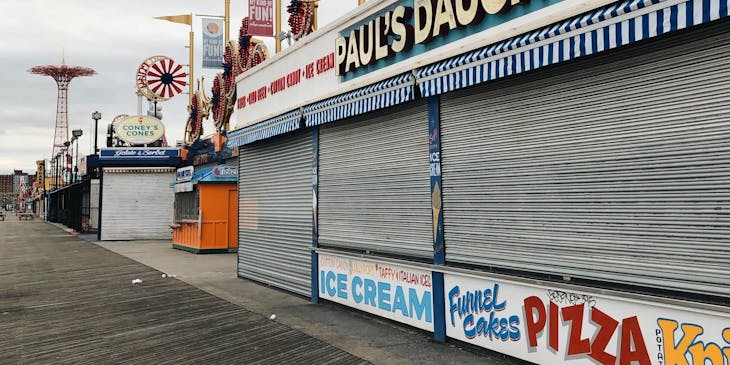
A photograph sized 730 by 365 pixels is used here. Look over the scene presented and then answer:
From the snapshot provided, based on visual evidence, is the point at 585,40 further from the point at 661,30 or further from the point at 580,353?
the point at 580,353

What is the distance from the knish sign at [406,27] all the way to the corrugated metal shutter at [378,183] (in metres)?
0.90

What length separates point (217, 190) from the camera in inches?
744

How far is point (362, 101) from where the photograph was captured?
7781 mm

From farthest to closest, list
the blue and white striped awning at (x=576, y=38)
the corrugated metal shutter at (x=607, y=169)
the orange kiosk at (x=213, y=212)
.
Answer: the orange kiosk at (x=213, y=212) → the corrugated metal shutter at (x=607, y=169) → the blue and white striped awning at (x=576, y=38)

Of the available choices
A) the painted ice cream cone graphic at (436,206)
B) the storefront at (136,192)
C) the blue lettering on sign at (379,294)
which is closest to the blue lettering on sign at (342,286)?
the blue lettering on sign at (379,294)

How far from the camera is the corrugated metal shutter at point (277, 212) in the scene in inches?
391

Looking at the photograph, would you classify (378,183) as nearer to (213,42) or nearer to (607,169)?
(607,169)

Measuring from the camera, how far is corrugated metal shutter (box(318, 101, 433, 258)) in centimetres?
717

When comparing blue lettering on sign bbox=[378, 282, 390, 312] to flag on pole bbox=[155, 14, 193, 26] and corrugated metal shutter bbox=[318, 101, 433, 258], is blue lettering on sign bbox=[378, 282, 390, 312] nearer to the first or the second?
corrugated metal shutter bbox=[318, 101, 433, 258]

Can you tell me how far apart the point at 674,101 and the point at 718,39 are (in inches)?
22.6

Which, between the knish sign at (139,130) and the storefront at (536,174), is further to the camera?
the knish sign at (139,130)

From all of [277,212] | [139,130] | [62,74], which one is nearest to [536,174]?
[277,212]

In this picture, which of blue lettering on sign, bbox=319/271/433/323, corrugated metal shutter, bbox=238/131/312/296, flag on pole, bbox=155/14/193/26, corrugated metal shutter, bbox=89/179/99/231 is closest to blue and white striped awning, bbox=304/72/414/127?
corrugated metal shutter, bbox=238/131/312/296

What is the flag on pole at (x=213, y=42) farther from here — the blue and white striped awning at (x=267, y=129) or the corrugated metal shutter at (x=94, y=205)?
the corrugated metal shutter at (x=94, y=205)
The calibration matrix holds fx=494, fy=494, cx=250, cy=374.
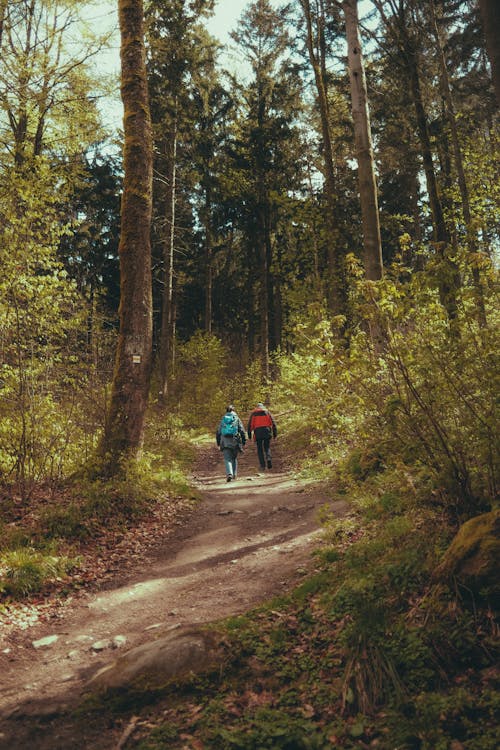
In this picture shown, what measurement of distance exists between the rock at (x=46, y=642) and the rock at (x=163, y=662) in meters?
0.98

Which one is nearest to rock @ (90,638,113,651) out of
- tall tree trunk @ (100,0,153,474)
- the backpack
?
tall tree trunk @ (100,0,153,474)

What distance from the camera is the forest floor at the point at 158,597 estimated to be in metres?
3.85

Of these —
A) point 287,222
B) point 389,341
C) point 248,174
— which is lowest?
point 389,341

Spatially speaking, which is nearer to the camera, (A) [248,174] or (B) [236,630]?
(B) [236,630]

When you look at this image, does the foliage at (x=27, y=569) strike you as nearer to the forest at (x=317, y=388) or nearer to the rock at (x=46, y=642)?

++++++++

• **Stated task**
Copy all of the data above word for word, leaving out the pictures.

• **Task response**
A photograph sized 730 by 365 pixels is used here. Look over the scene presented and then answer:
From the snapshot provided, based on visual evidence, is the point at 585,40 further from the point at 661,30 or further from the point at 580,353?
the point at 580,353

What is the distance from the knish sign at [406,27] all the way to the corrugated metal shutter at [378,183] (in metres)?
0.90

What length separates point (217, 190) from the camera in inches?
744

How far is point (362, 101) from where the photograph was captured?
7781 mm

From farthest to closest, list
the blue and white striped awning at (x=576, y=38)
the corrugated metal shutter at (x=607, y=169)
the orange kiosk at (x=213, y=212)
.
Answer: the orange kiosk at (x=213, y=212) → the corrugated metal shutter at (x=607, y=169) → the blue and white striped awning at (x=576, y=38)

Of the available choices
A) the painted ice cream cone graphic at (436,206)
B) the storefront at (136,192)
C) the blue lettering on sign at (379,294)
which is closest to the blue lettering on sign at (342,286)?
the blue lettering on sign at (379,294)

How far from the camera is the corrugated metal shutter at point (277, 212) in the scene in inches?
391

Looking at the photograph, would you classify (378,183) as nearer to (213,42) or nearer to (607,169)?
(607,169)

Measuring from the camera, how far is corrugated metal shutter (box(318, 101, 433, 258)) in centimetres?
717

When comparing blue lettering on sign bbox=[378, 282, 390, 312] to flag on pole bbox=[155, 14, 193, 26] and corrugated metal shutter bbox=[318, 101, 433, 258], is blue lettering on sign bbox=[378, 282, 390, 312] nearer to the first or the second?
corrugated metal shutter bbox=[318, 101, 433, 258]

Can you tell me how far apart the point at 674,101 and the point at 718,39 are (in inches)?
22.6

Which, between the knish sign at (139,130) and the storefront at (536,174), is further to the camera?
the knish sign at (139,130)

From all of [277,212] | [139,130] | [62,74], which one is nearest to [536,174]?
[277,212]

In this picture, which of blue lettering on sign, bbox=319/271/433/323, corrugated metal shutter, bbox=238/131/312/296, flag on pole, bbox=155/14/193/26, corrugated metal shutter, bbox=89/179/99/231 is closest to blue and white striped awning, bbox=304/72/414/127?
corrugated metal shutter, bbox=238/131/312/296

What is the flag on pole at (x=213, y=42) farther from here — the blue and white striped awning at (x=267, y=129) or the corrugated metal shutter at (x=94, y=205)?
the corrugated metal shutter at (x=94, y=205)
The calibration matrix holds fx=494, fy=494, cx=250, cy=374.
In this picture shown, what measurement of distance exists between the rock at (x=46, y=642) and the rock at (x=163, y=662) in meters?
0.98

Which one is nearest to rock @ (90,638,113,651) out of
- tall tree trunk @ (100,0,153,474)
- the backpack
?
tall tree trunk @ (100,0,153,474)

What distance from the camera is the forest floor at the point at 158,597 estimated to be in metres?
3.85

Of these —
A) point 287,222
B) point 389,341
C) point 248,174
— which is lowest?
point 389,341

Spatially speaking, which is nearer to the camera, (A) [248,174] or (B) [236,630]?
(B) [236,630]

When you look at this image, does the foliage at (x=27, y=569) strike you as nearer to the forest at (x=317, y=388) or nearer to the rock at (x=46, y=642)?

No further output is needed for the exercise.